Voters might not like the idea that one of two widely disliked people will almost certainly be the next president. But here’s the upside: It just might force Americans to question the trend toward ever-greater executive power.
Opinion polls indicate many voters will cast their ballots more in opposition to Hillary Clinton or Donald Trump than in support of the other. That’s hardly a mandate for moving even further away from the Framers’ intent that Congress be the strongest of the three branches of federal government. And right on cue, the Obama administration has offered an example of why rule by executive fiat is a bad idea.
I’m talking about the “guidance” from the Departments of Education and Justice that every public school in America must allow transgender students to use the bathroom or locker room of their choice. This is based solely on the administration’s belief that “sex discrimination” barred by Title IX includes gender identity. The administration doesn’t want this novel, legally unproven theory about the meaning of “sex” to be subject to the normal lawmaking process, but rather to make law (a legislative duty) by interpreting the law (a judicial prerogative).
If you support this action because you support the result, imagine for a moment that the DOJ and DOE were instead decreeing that no public school shall allow transgender students to use the bathroom of their choice — on pain of losing billions of dollars in funding. Legally and constitutionally, there is no difference between the two actions. If you object to one, you should also object to the other.

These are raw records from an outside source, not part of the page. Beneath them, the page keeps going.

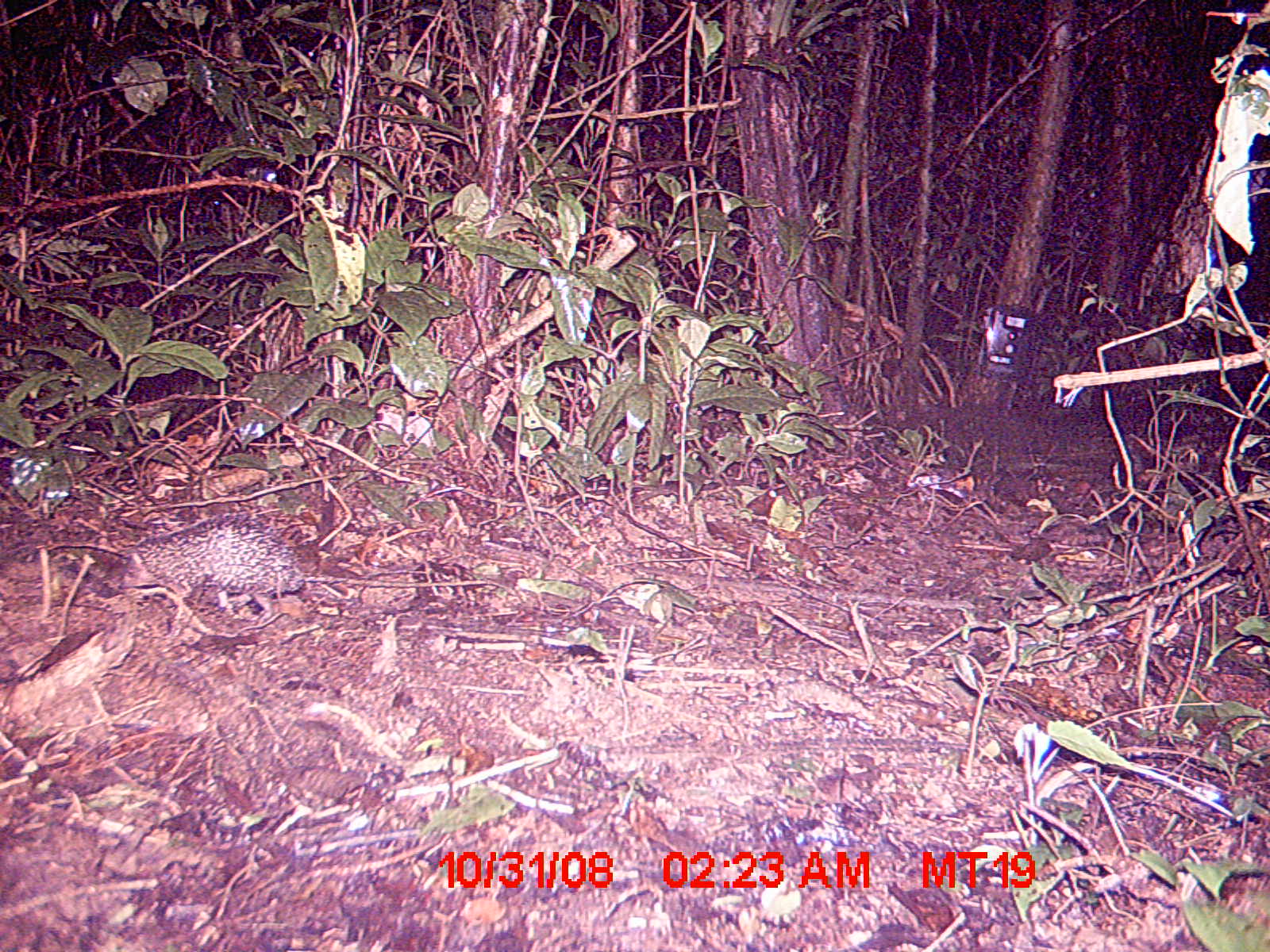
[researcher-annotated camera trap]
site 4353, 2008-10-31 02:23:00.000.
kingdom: Animalia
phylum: Chordata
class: Mammalia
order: Afrosoricida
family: Tenrecidae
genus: Setifer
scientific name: Setifer setosus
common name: greater hedgehog tenrec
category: setifer sp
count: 1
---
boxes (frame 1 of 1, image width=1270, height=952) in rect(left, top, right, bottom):
setifer sp: rect(111, 514, 485, 615)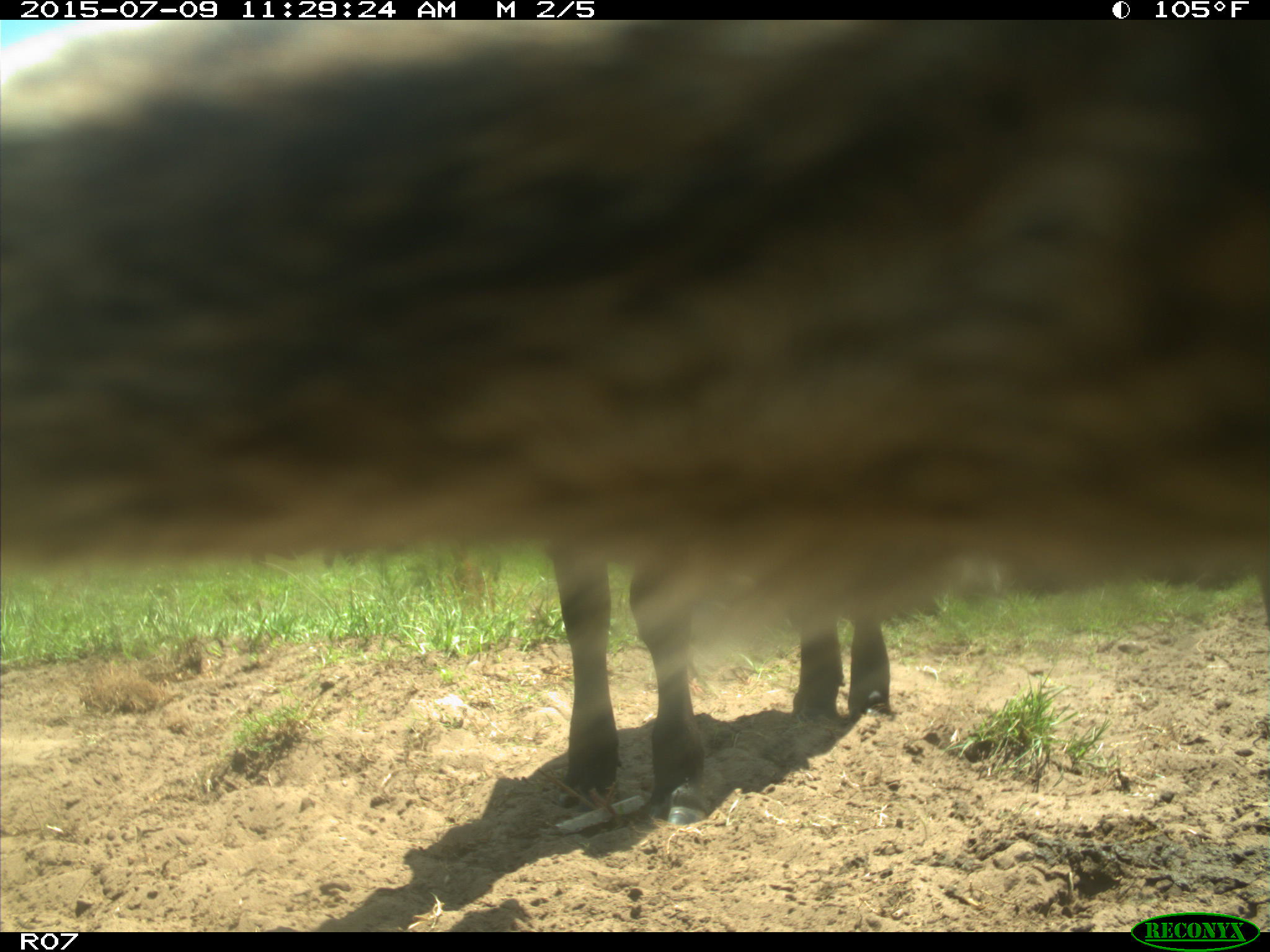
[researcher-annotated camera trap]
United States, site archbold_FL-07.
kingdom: Animalia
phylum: Chordata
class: Mammalia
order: Artiodactyla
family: Bovidae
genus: Bos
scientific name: Bos taurus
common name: domestic cow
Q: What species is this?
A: Bos taurus (domestic cow).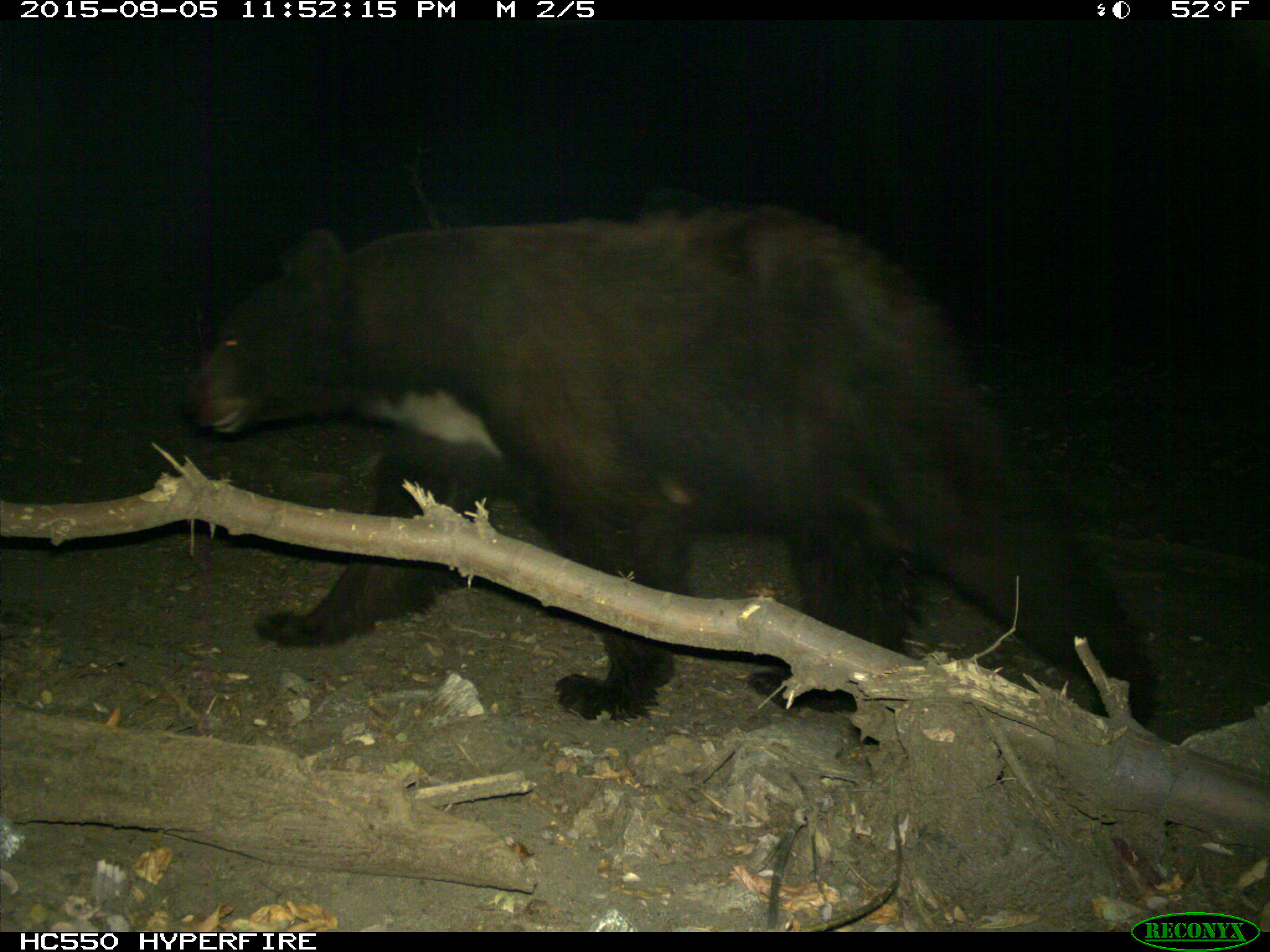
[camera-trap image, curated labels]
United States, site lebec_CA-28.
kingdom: Animalia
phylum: Chordata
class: Mammalia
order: Carnivora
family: Ursidae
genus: Ursus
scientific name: Ursus americanus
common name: american black bear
Ursus americanus (american black bear).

In fact, the way the administration has gone about making policy could end up undermining the very people it intended to help.

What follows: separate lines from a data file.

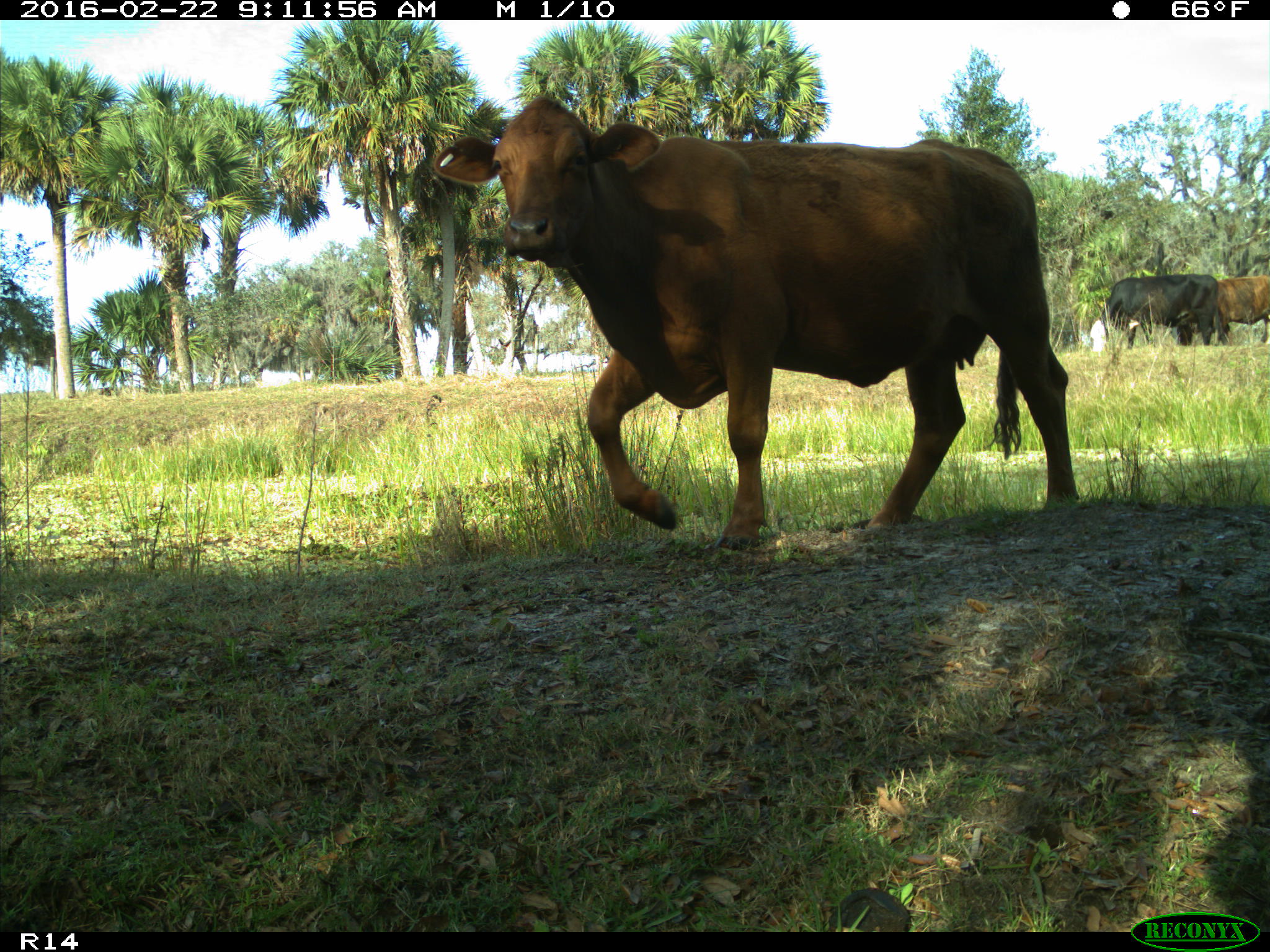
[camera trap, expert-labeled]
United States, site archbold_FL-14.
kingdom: Animalia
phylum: Chordata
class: Mammalia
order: Artiodactyla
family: Bovidae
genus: Bos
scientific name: Bos taurus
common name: domestic cow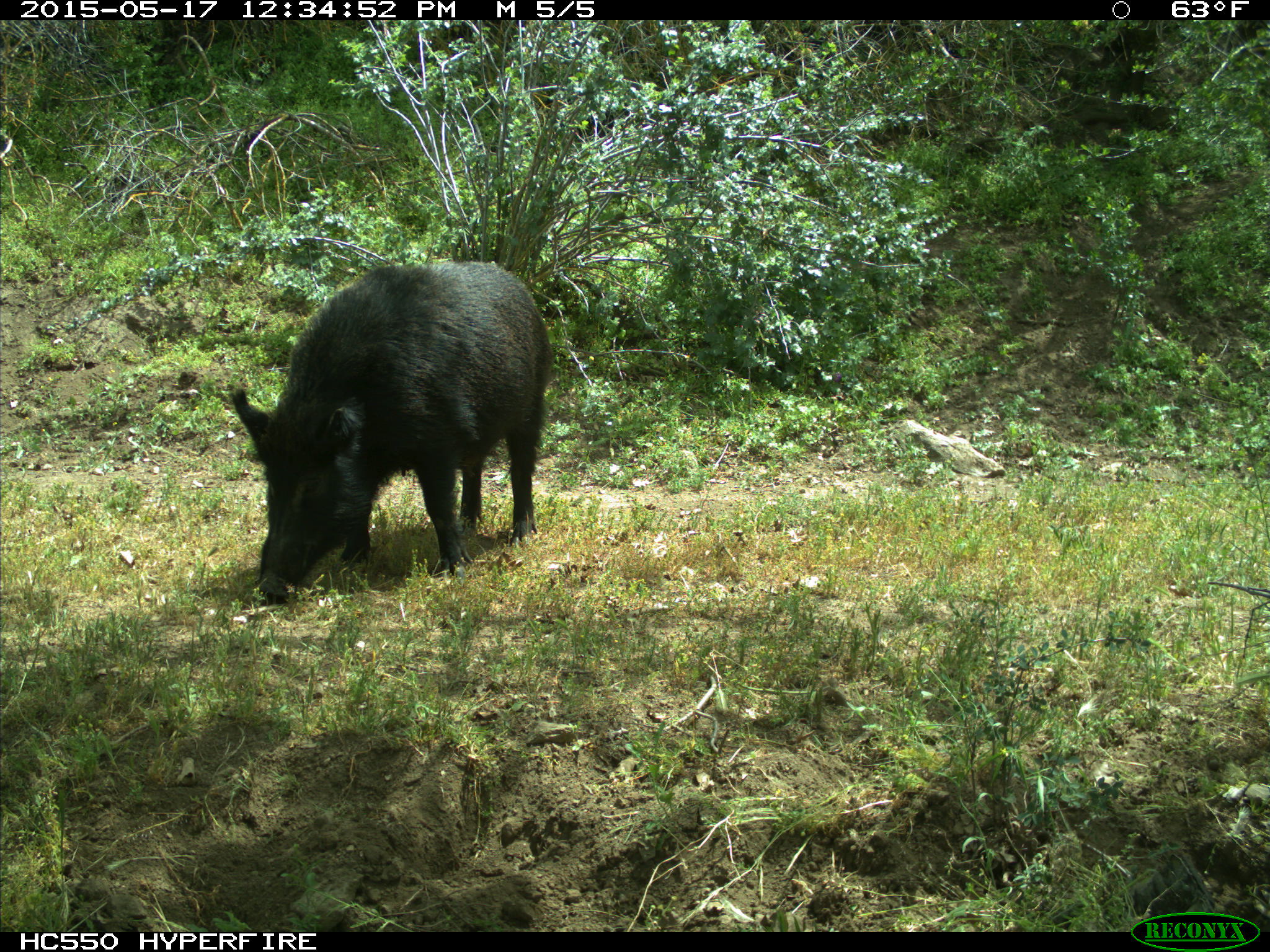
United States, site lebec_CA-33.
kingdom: Animalia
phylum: Chordata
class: Mammalia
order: Artiodactyla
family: Suidae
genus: Sus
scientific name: Sus scrofa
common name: wild boar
Sus scrofa (wild boar).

When legislators make law, there is an element of durability that doesn’t come with executive orders or “guidance.” When judges interpret provisions of law in new ways, they set precedents that bind courts in future cases.
The administration’s use of Title IX, however, makes the policy eminently reversible. If the next administration believes “sex discrimination” refers to biological sex (as the authors of Title IX inarguably intended), the policy goes poof.
And the feds chose this poor route needlessly. There was no national emergency at hand that couldn’t wait for Congress to decide to weigh in. But then, that’s typically been the case with executive actions over the past several years. Nor is there any compelling justification for a nationwide solution, rather than letting state and local governments sort through such a sensitive issue.
The sharply divergent opinions on the issue — like seemingly everything else touched by our polarized politics — instead argue against a sweeping federal diktat that can’t possibly take account of local situations, needs and resources. Not to mention that the top-down approach further inflames polarization. Come to think of it, that may be exactly what the administration was trying to do in an election year, with Clinton struggling to unite the Democratic base.
The system isn’t broken. The attitudes of the people running it are.